La Redoute Mailly s'ouvre sur l’infini, là où le cinéma nous enferme dans une salle obscure. On imagine déjà Pelut, assis au pied du rempart, son poil clair battant doucement sous les brises marines qui montent de la baie. Il sait mieux que quiconque lire le vent avant la pluie ; ce soir-là, il sentira plutôt l’odeur des pins et la tension douce d’un récit qui commence à s’enrouler dans nos oreilles.
Didier Belloc ne raconte pas simplement les origines des constellations : il nous fait toucher du doigt ces légendes fondatrices. Entre deux interventions narratives, Claire Augier de Lajallet prend le relais avec sa harpe.
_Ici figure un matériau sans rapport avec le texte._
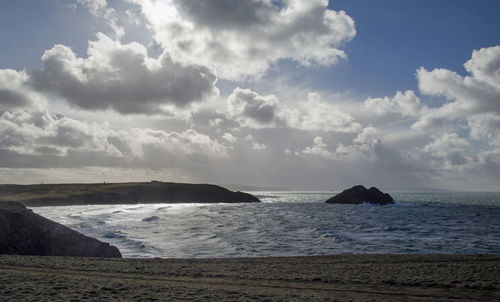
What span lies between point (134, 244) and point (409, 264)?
25.3 metres

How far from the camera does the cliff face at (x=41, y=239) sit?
24.9 meters

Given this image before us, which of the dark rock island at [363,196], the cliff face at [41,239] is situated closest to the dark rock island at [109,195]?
the dark rock island at [363,196]

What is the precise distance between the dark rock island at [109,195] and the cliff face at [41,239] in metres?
123

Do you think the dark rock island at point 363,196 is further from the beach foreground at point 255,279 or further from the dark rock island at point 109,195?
the beach foreground at point 255,279

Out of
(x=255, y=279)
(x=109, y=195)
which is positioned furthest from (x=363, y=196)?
(x=255, y=279)

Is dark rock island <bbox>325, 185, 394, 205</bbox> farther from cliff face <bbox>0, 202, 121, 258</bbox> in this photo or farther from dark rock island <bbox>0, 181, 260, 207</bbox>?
cliff face <bbox>0, 202, 121, 258</bbox>

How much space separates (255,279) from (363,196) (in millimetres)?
147067

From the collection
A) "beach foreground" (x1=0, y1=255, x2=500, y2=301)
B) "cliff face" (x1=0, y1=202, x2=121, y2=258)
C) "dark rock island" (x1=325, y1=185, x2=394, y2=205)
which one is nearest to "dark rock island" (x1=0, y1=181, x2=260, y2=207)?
"dark rock island" (x1=325, y1=185, x2=394, y2=205)

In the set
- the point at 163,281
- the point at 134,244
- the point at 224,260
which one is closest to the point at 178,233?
the point at 134,244

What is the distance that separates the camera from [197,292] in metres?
12.5

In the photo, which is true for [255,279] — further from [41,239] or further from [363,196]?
[363,196]

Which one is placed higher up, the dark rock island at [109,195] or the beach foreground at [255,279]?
the beach foreground at [255,279]

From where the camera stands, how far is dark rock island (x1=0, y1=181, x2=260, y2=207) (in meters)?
142

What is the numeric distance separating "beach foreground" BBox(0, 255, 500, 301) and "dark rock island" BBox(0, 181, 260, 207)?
135984mm
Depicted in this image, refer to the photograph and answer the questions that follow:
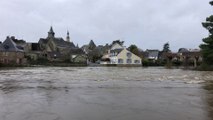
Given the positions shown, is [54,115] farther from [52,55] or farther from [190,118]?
[52,55]

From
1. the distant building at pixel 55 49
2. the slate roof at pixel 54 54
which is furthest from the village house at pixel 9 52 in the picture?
the slate roof at pixel 54 54

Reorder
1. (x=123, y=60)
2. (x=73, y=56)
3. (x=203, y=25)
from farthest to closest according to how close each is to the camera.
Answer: (x=73, y=56)
(x=123, y=60)
(x=203, y=25)

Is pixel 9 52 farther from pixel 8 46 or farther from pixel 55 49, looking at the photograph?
pixel 55 49

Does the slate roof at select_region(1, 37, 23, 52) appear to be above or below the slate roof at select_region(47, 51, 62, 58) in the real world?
above

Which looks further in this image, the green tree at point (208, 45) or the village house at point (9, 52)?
the village house at point (9, 52)

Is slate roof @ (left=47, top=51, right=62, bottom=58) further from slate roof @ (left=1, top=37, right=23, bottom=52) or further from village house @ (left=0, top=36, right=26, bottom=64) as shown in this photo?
slate roof @ (left=1, top=37, right=23, bottom=52)

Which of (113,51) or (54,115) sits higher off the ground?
(113,51)

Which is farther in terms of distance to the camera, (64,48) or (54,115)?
(64,48)

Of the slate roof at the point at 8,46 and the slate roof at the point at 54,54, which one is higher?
the slate roof at the point at 8,46

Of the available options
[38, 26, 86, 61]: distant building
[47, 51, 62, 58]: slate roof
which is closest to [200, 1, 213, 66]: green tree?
[38, 26, 86, 61]: distant building

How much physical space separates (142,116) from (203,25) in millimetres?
43587

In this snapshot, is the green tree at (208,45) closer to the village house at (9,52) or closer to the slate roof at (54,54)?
the village house at (9,52)

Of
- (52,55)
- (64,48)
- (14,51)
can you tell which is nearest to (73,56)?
(52,55)

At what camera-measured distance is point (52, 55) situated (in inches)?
4272
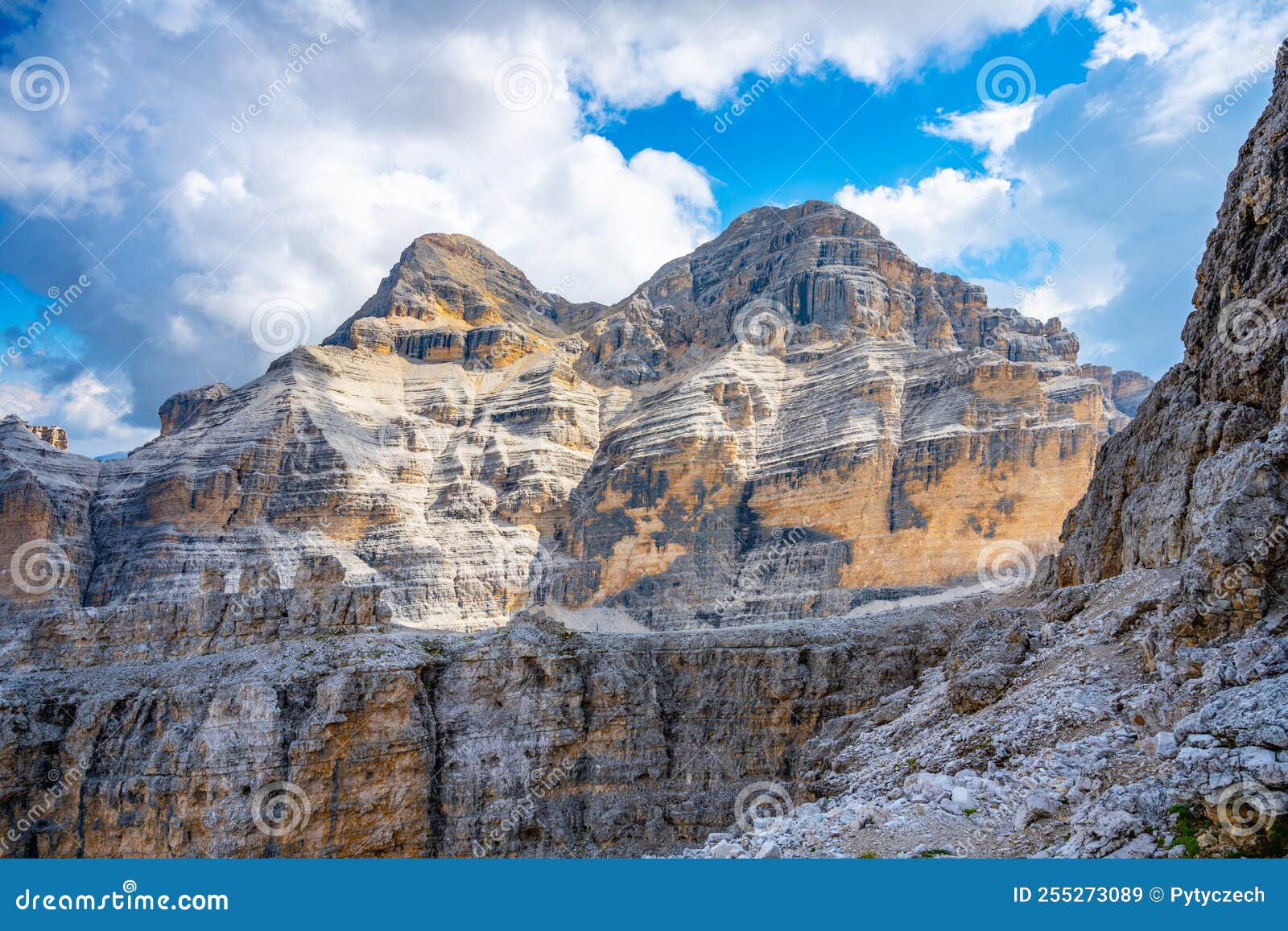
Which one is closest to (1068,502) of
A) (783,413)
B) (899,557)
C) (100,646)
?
(899,557)

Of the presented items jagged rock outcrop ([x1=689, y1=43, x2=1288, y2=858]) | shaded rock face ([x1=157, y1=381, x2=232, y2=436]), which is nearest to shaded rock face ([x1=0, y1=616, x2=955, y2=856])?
jagged rock outcrop ([x1=689, y1=43, x2=1288, y2=858])

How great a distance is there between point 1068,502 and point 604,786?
224 ft

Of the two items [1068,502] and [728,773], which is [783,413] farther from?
[728,773]

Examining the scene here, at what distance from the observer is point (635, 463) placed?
12706 centimetres

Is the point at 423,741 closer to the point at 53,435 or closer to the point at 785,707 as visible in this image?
the point at 785,707

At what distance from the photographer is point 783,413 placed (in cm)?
13550

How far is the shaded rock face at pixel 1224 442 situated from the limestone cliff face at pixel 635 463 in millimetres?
64143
Ce n’est plus la musique classique qu’on entend dans les salons feutrés ; c’est un instrument qui respire, qui vibre au rythme des mots.
Les cordes pincées deviennent des étoiles filantes audibles, créant ce pont fragile entre l'Antiquité et notre nuit d’été roussillonnaise.
Ce type de spectacle familial possède une qualité rare : il ne demande pas d’effort intellectuel pour s’y abandonner.